> _DATA_:
---------------

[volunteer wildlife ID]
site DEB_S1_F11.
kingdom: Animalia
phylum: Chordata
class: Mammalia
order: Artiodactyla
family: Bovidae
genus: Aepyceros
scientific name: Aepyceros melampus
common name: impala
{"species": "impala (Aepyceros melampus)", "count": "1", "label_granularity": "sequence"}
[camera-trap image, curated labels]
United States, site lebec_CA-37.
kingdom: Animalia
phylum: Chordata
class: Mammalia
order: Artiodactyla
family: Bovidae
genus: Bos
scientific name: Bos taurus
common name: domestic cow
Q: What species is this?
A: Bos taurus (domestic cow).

---------------

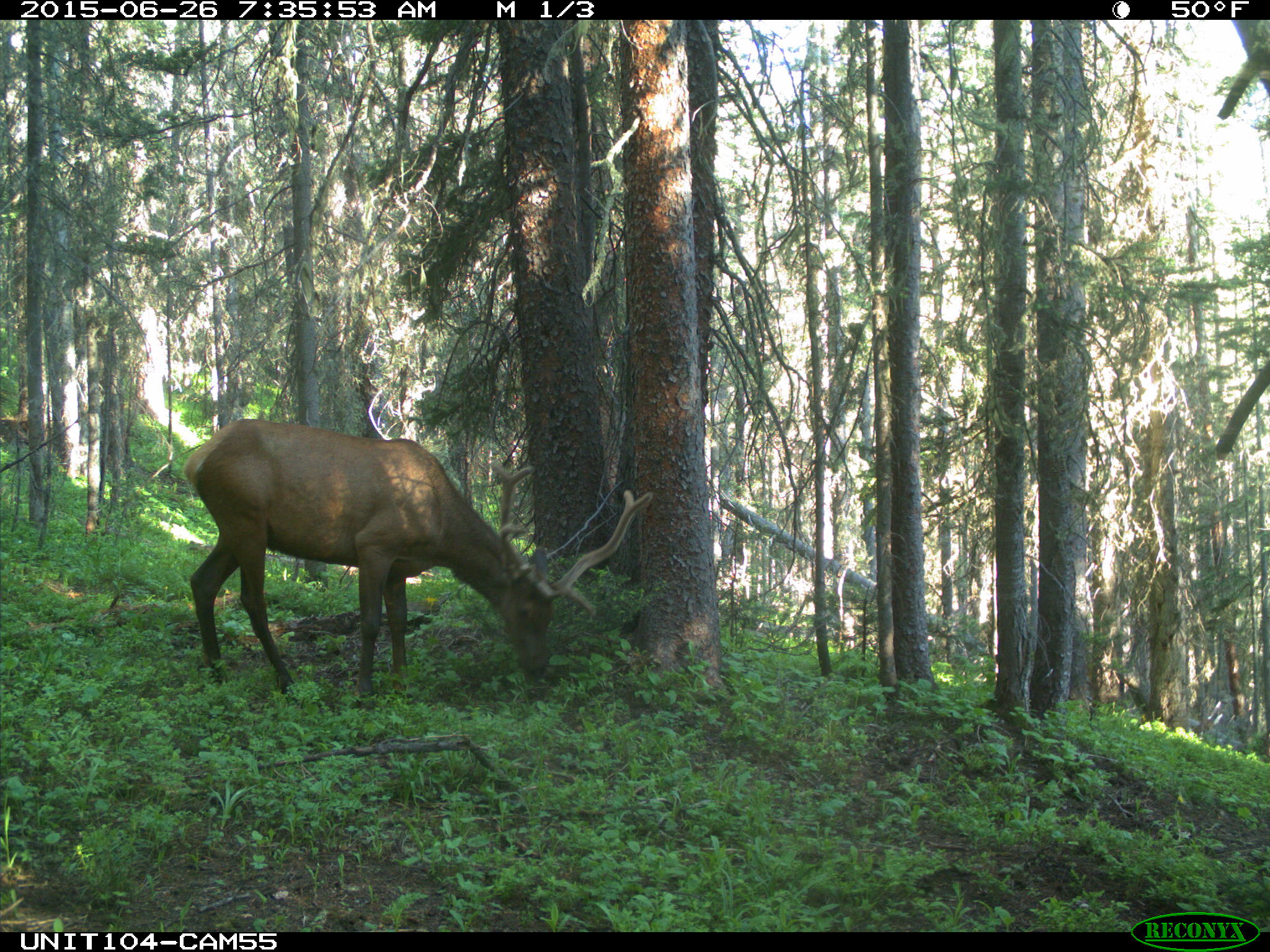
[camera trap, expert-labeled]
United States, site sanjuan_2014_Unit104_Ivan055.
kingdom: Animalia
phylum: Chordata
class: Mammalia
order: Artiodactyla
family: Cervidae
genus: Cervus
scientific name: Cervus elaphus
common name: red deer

---------------

> _WHAT TO WORK ON_:
Looking at the records above, return exactly the lines from the line with "scientific name: Bos taurus" to the line with "A: Bos taurus (domestic cow).", both ends included.

> _SOLUTION FOR THIS PROBLEM_:
scientific name: Bos taurus
common name: domestic cow
Q: What species is this?
A: Bos taurus (domestic cow).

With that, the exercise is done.